● **Stated problem**: Pick up the review of The Spirit of Education at its last sentence and keep writing it.

● **Supplied text**:
So much for the idea that harsh climates are the cause of harsh cultures.
It seems that just as we humans are predisposed to ask the great questions wherever we live, we are also disposed to create cultures founded on great disparities in power, autonomy and value. The choice is ours, and one of the things that drives Jeff White’s book is his wish—which I most emphatically share—that the choice be both conscious and considered, and his concern at mounting evidence that so many our society’s choices are neither.
What I enjoyed most about The Spirit of Education is that it is in every way the artifact of an examined life. The author stepped back from long years as a student, teacher and teacher of teachers in order to consider what experience had taught him, extracting many interesting observations and ideas from an approach to education he found deeply unsatisfying and damaging. His book is a compendium of learning and belief, touching on dozens of topics in some way connected to education. He might have entitled it “What I Have Learned Despite My Education.”
Jeff White’s book is impossible to summarize in a few words, but I have been thinking since I read it about one of his key points, perhaps his main point: given that true education is the process of bringing out the full potential of each person, sprouting each person’s unique “acorn,” then
What I’ve suggested here isn’t so radical. It’s a simple thing, making learning voluntary. I can tell you, it isn’t fun being either a teacher or a student when the program in front of them is to move a set of facts from a textbook into students’ heads, whether or not those students might be receptive to the information. Isn’t it a simple thing to suggest that only those who are interested might show up?
With the possible exception of the multiplication tables, which I certainly would never have memorized had I any choice in the matter (a chore I understand is no longer required), I can’t think of a single useful learning that came to me by compulsion. Indeed, everything I’ve cared about learning and seen as adding to my capability and the meaning of my life, I’ve come to understand out of my own desire.

● **Rows**:
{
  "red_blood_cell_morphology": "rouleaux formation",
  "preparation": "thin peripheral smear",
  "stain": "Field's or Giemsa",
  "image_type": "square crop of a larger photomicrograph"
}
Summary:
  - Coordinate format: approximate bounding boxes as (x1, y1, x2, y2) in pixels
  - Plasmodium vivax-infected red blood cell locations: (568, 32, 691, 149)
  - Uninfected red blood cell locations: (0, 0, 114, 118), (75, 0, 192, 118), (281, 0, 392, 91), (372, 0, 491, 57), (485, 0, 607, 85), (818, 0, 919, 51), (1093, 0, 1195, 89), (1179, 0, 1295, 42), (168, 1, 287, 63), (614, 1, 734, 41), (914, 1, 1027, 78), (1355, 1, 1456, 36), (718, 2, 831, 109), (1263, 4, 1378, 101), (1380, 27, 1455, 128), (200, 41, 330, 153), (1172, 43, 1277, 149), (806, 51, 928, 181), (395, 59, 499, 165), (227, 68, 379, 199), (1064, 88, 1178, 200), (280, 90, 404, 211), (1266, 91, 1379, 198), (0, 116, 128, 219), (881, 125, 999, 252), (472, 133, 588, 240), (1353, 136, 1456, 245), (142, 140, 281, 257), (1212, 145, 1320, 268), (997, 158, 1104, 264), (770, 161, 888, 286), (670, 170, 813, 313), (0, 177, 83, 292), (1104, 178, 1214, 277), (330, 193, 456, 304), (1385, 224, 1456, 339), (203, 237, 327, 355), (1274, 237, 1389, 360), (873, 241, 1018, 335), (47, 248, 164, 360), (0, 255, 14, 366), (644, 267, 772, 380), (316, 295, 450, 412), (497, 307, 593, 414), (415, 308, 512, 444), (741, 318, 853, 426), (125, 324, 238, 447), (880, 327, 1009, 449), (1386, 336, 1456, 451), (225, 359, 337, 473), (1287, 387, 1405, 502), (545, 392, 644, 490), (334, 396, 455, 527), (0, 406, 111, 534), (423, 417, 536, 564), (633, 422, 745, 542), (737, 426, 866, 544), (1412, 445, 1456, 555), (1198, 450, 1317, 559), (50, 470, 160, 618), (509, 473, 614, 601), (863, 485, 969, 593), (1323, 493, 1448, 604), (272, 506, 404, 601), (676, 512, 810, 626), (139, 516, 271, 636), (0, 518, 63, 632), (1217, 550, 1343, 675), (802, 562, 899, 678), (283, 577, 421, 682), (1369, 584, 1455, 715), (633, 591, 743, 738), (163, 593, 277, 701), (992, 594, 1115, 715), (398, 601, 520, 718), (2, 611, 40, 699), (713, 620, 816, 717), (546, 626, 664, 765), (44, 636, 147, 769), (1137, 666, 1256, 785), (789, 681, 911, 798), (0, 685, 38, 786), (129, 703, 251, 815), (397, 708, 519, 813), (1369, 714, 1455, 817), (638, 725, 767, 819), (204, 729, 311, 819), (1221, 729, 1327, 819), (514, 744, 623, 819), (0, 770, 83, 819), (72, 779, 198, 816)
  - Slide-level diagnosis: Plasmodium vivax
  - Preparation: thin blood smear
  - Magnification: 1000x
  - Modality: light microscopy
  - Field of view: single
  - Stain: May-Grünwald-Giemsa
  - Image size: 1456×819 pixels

---

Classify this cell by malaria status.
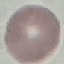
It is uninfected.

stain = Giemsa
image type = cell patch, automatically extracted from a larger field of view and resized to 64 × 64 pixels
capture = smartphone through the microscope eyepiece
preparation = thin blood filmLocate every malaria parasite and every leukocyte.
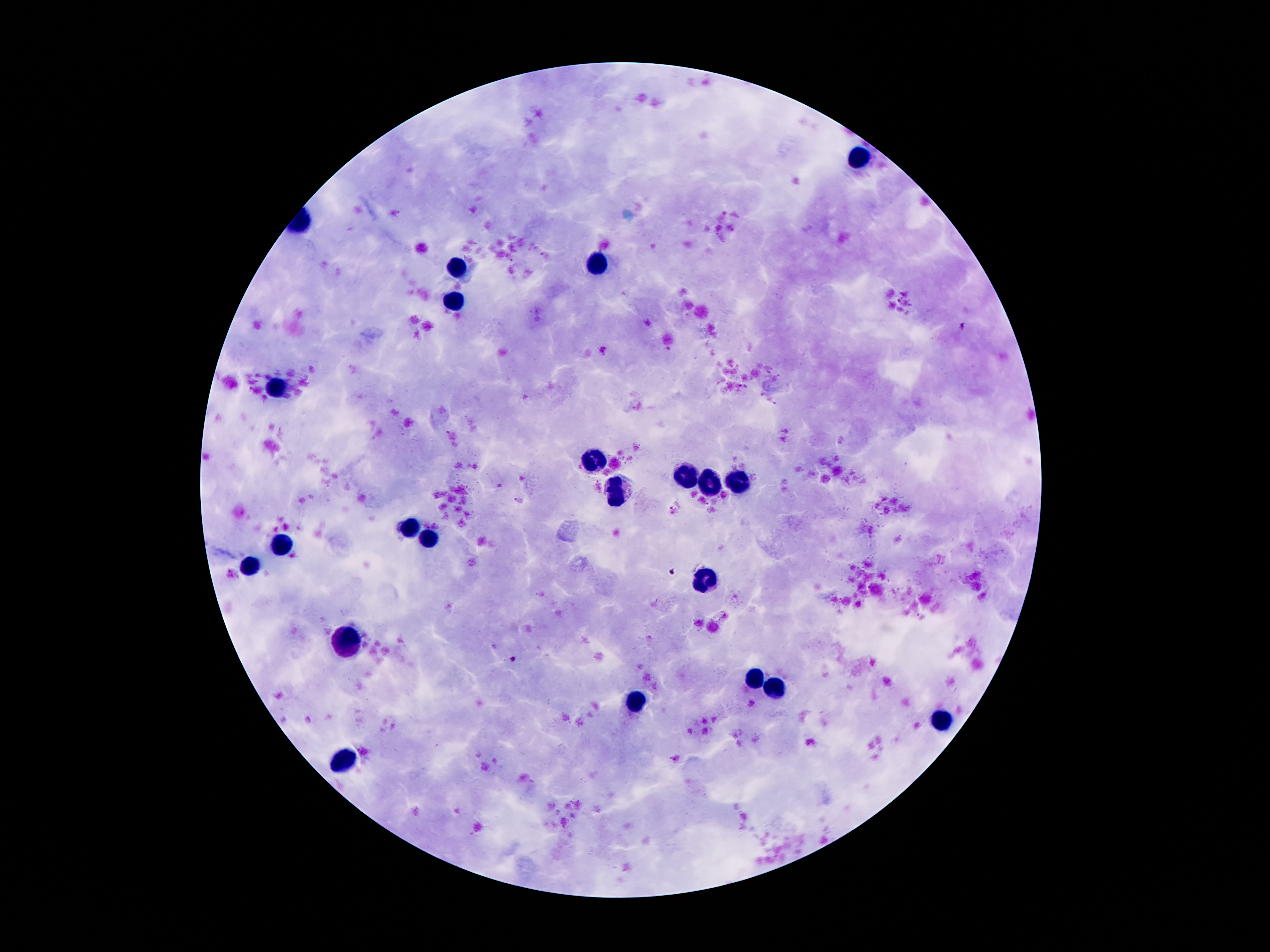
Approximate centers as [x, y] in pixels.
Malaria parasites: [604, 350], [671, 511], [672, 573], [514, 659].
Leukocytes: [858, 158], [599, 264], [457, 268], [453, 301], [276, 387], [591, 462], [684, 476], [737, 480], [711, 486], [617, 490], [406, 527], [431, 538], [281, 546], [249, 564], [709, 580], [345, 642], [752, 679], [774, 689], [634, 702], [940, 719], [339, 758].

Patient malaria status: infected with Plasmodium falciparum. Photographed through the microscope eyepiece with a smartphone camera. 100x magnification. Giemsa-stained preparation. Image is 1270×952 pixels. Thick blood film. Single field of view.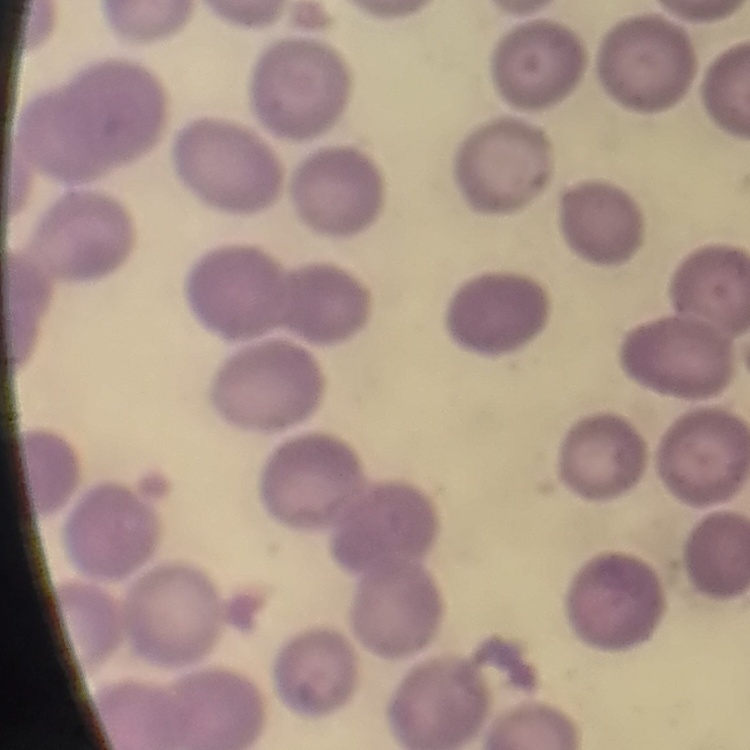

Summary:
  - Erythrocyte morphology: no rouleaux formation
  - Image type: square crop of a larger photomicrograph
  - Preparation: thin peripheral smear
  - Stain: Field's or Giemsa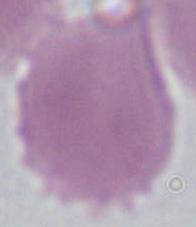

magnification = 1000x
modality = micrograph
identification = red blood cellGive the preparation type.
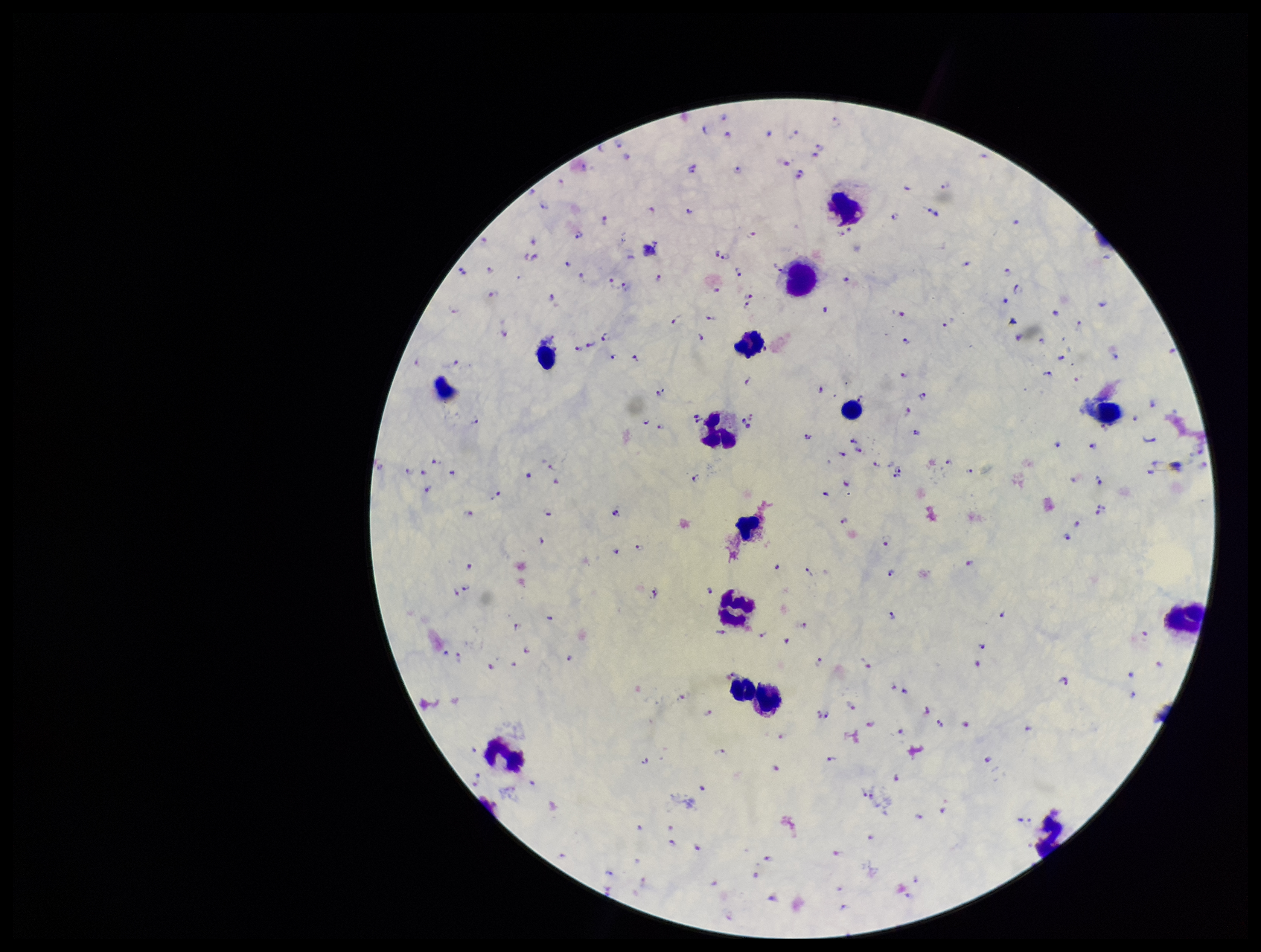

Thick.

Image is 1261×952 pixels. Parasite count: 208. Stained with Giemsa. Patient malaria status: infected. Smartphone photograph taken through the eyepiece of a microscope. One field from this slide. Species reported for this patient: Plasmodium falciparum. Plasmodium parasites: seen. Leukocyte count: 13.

● **Task output**:
Making learning voluntary would certainly change the public schools’ challenge from what we now see—how to compel obedience and punish misconduct—to an altogether different task, assisting students in learning what they find interesting and worthwhile, or admitting our schools need rethinking so as to be up to the task. Wouldn’t that be refreshing?
I’m sure when the ali’i system was crumbling under its own weight, busily decimating most of the islands’ bird species to make ceremonial feather capes, there were ali’i chiefs declaiming solemnly that members of the makaʻāinana, the commoner class, and the kauwa, the slave class, should for their own good continue to perform the tasks that served and supported ali’i power, or how else could they learn what was good?
The examined life seems like a critical part of any antidote to the damage done by compulsion, whether sanctioned by mana (divine power) or the state. I wonder what might happen if we all followed Jeff White’s example, taking time off from our appointed roles to understand ourselves, share what we have learned, and make a few modest proposals.